Public space

December 2, 2006

‘‘Sweeping’’ the library: Mapping the social activity
space of the public library. By Lisa M. Given, Gloria J. Leckie
Library & Information Science Research
25 (2003) 365 – 385


It seems rather futile to attempt to define public space by a characteristic, such as ownership, or a physical attribute, such as openness. Contemporary public spaces perhaps can be more usefully thought of in terms of the activities that take place within them and the sociocultural functions that these spaces perform.

The description of public space that is most applicable can be found in the work of Zukin (1995), who takes a broad view of public space as a constantly changing context as perceived by the various public and private interests who construct and use those spaces. She focused on the dual notions of public culture and public space, which are intimately linked and are mutually reinforcing. As Zukin noted, public culture and public space are socially constructed. . .

produced by the many social encounters that make up daily life in the streets, shops and parks —the space in which we experience public life in cities. The right to be in these spaces, to use them in certain ways, to invest them with a sense of ourselves and our communities —to claim them as ours and to be claimed in turn by them—make up a constantly changing public culture. . . Yet public space is inherently democratic. The question of who can occupy public space, and so define an image of the city, is open-ended. (pp. 10 – 11)

Zukin, S. (1995). The cultures of cities. Cambridge, MA: Blackwell.
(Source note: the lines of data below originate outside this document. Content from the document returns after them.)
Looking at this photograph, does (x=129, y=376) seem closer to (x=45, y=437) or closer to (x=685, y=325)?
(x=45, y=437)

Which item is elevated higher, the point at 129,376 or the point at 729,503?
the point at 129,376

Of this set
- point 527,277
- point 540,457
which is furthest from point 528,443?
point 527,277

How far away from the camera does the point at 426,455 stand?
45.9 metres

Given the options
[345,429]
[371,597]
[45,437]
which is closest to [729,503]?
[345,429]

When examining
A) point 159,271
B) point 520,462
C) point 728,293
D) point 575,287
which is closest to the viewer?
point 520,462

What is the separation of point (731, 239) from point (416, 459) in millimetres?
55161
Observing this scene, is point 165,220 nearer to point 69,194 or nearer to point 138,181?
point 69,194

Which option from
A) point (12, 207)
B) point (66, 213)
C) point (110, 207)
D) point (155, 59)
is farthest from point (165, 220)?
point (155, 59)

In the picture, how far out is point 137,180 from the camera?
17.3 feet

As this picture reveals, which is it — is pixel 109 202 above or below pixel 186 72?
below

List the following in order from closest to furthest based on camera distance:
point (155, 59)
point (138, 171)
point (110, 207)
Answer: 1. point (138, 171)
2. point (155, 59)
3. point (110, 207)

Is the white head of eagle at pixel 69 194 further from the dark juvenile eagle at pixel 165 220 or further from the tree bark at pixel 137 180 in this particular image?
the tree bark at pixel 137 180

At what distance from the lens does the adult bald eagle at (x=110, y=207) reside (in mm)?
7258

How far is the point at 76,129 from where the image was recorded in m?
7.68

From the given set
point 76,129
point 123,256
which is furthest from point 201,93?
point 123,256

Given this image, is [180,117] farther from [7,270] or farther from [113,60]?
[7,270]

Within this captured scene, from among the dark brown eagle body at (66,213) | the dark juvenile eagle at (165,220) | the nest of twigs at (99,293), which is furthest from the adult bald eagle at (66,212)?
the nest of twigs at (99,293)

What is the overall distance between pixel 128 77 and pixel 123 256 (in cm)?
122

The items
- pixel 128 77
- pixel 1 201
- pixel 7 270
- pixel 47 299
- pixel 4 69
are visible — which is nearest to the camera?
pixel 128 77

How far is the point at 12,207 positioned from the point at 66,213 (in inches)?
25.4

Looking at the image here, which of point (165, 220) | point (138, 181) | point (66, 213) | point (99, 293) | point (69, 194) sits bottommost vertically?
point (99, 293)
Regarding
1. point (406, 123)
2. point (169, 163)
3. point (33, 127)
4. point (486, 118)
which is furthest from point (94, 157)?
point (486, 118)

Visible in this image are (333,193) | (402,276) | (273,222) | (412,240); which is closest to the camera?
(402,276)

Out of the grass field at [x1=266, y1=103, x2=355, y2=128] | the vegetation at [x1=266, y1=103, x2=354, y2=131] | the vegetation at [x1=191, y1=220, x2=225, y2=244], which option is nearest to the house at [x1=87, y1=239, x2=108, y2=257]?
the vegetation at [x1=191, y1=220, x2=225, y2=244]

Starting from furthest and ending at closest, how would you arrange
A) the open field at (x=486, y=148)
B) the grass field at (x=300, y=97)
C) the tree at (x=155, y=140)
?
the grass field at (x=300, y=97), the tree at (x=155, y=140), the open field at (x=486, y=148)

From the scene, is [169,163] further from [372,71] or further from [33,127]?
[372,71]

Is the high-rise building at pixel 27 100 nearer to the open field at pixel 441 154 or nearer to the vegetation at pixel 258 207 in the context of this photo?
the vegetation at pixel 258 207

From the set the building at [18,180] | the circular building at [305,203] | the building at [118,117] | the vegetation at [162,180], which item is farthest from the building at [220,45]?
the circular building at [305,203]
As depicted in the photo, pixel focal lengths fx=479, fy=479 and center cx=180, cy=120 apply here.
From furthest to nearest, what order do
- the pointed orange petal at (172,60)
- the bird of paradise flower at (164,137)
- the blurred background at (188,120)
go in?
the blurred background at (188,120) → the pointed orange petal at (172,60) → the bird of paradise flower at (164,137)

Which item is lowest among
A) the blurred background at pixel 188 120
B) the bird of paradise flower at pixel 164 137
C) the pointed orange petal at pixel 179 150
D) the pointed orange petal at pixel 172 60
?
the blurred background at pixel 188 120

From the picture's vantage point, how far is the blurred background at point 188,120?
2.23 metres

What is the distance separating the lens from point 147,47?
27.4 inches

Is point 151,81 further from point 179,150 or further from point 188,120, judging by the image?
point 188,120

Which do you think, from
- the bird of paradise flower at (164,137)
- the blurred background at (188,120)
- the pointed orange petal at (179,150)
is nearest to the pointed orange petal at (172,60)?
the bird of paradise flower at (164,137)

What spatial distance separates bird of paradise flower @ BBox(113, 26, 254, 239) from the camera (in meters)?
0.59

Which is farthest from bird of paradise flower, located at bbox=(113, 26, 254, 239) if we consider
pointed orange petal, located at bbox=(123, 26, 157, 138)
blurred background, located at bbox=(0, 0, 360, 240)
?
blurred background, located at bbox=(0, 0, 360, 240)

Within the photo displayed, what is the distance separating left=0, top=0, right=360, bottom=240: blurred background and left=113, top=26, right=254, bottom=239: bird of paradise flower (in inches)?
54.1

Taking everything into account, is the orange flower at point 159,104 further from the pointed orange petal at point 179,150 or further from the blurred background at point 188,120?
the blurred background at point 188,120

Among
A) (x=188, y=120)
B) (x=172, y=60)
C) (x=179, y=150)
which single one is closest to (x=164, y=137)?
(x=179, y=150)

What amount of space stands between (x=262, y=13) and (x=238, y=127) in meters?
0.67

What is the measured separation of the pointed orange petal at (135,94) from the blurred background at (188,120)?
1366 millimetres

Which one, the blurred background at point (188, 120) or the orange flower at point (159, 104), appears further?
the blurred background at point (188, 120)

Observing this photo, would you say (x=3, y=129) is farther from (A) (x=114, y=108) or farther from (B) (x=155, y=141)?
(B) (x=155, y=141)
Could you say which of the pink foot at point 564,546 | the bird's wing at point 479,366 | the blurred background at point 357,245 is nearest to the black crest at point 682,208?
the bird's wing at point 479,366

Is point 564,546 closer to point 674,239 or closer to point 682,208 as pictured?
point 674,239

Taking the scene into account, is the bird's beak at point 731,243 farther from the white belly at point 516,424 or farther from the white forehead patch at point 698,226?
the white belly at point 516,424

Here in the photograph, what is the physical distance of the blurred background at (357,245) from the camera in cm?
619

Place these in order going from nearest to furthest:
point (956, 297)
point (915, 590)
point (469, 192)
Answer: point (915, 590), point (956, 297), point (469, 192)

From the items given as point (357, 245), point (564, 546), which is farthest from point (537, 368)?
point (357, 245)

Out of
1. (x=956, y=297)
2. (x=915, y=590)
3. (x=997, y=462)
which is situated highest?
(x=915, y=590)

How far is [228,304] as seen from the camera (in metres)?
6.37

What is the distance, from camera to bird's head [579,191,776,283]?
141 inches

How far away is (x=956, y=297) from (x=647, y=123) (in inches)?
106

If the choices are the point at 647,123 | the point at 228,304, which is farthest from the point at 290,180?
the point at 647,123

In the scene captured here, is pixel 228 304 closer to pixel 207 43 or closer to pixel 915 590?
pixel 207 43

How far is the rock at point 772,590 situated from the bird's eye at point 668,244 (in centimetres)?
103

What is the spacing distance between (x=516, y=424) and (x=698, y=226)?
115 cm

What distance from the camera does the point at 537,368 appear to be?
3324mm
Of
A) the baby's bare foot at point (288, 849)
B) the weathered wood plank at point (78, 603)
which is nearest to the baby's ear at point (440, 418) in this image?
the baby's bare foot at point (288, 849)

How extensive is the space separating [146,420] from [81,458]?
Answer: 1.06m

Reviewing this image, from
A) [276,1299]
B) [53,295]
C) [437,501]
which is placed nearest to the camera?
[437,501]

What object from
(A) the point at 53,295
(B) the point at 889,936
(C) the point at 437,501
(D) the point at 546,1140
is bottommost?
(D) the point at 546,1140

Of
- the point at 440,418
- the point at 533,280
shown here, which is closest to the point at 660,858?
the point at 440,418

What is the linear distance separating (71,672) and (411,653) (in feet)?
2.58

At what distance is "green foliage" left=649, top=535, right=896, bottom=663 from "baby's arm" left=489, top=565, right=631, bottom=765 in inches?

What do people do in public spaces? What interactions do they engage in, what activities do they pursue, where do they pursue them, and how do they conduct those interactions and activities? To answer these questions, scholars from a variety of disciplines (including anthropology, geography, sociology, urban planning, environmental psychology, and architectural design) have come to describe the places in which people’s individual and collective behaviors are enacted as ‘‘social activity space.’ This term recognizes that virtually every action or interaction in which human beings are engaged within physical places is an
inherently complex social activity.

The types of spatial methodologies outlined previously can be used to investigate a wide range of interesting questions about people within the context of various social activity spaces. Investigations could encompass the following topics: (1) what people actually do, or prefer to do, in certain physical spaces; (2) how people perceive the public and private spaces that they use and visit; (3) how and why places become meaningful to various groups of people; (4) how people navigate within complex environments.


One comment

  1. Who would own public spaces in web – the real owners of those spaces or these people who interact with these places. It reminds me the ownership ideas E. Wenger used in the book “Communities of Practice” (1998) – ownership of meanings.